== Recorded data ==
###

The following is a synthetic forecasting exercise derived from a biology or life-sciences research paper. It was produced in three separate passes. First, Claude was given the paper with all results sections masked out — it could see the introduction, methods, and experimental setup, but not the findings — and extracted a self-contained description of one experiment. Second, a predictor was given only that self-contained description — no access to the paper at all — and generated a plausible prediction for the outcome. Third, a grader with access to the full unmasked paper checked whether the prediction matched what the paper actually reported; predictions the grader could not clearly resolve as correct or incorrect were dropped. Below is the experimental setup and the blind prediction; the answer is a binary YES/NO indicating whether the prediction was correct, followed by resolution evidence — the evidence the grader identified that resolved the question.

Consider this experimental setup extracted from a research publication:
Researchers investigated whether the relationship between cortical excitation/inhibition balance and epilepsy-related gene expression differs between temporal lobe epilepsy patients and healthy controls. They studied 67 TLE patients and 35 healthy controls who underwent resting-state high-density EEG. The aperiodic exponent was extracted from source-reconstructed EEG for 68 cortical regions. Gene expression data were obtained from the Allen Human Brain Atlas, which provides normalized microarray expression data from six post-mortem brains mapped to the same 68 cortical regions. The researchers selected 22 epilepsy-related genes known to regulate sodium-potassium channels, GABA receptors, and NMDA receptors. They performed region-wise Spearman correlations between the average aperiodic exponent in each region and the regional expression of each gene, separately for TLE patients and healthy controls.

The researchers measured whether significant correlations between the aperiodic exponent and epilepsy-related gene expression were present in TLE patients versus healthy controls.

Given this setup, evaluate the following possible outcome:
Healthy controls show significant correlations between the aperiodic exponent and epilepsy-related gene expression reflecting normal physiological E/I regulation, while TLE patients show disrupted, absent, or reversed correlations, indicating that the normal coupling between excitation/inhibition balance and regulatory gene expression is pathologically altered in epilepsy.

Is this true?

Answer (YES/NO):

###

== EXERCISE REQUIREMENTS ==
Please, from the entries above, set down exactly the lines from the one containing "Consider this experimental" through the one containing "Given this setup, evaluate", and only those.

== FINISHED EXERCISE ==
Consider this experimental setup extracted from a research publication:
Researchers investigated whether the relationship between cortical excitation/inhibition balance and epilepsy-related gene expression differs between temporal lobe epilepsy patients and healthy controls. They studied 67 TLE patients and 35 healthy controls who underwent resting-state high-density EEG. The aperiodic exponent was extracted from source-reconstructed EEG for 68 cortical regions. Gene expression data were obtained from the Allen Human Brain Atlas, which provides normalized microarray expression data from six post-mortem brains mapped to the same 68 cortical regions. The researchers selected 22 epilepsy-related genes known to regulate sodium-potassium channels, GABA receptors, and NMDA receptors. They performed region-wise Spearman correlations between the average aperiodic exponent in each region and the regional expression of each gene, separately for TLE patients and healthy controls.

The researchers measured whether significant correlations between the aperiodic exponent and epilepsy-related gene expression were present in TLE patients versus healthy controls.

Given this setup, evaluate the following possible outcome:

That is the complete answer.